WHAT IS REQUIRED:
Transcribe every entry below word for word, but skip the pictures.

RECORDS PROVIDED:
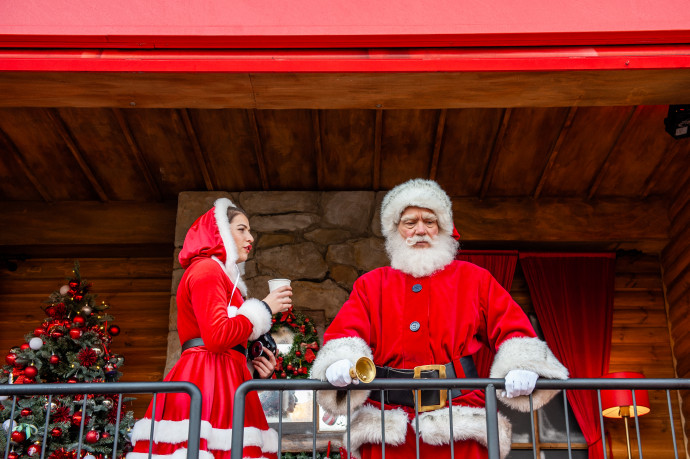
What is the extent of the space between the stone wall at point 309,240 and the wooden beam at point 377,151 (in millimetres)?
134

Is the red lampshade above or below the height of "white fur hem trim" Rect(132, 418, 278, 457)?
above

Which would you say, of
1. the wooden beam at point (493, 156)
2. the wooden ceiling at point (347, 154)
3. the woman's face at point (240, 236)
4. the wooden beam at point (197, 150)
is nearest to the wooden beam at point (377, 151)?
the wooden ceiling at point (347, 154)

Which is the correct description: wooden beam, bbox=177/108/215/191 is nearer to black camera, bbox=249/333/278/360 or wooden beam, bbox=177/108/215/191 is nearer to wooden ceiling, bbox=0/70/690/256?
wooden ceiling, bbox=0/70/690/256

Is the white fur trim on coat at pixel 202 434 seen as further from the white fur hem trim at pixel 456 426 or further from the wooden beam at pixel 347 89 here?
the wooden beam at pixel 347 89

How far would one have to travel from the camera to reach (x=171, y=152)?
5664 millimetres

EXERCISE RESPONSE:
What is the extent of the space between the stone wall at point 309,240 and the wooden beam at point 377,151 (in millimetres)?
134

Is the red lampshade above or below the height of "white fur hem trim" Rect(132, 418, 278, 457)?
above

Which would you say, of
1. the wooden beam at point (493, 156)
2. the wooden ceiling at point (347, 154)
3. the woman's face at point (240, 236)
4. the wooden beam at point (197, 150)
is nearest to the wooden beam at point (377, 151)?
the wooden ceiling at point (347, 154)

Which is the correct description: wooden beam, bbox=177/108/215/191 is nearer to black camera, bbox=249/333/278/360 or wooden beam, bbox=177/108/215/191 is nearer to wooden ceiling, bbox=0/70/690/256?
wooden ceiling, bbox=0/70/690/256

Is the white fur trim on coat at pixel 202 434 seen as further from the white fur hem trim at pixel 456 426 or further from the wooden beam at pixel 347 89 here?
the wooden beam at pixel 347 89

How far would one have to travel from the camera to reach (x=171, y=152)?
5664 millimetres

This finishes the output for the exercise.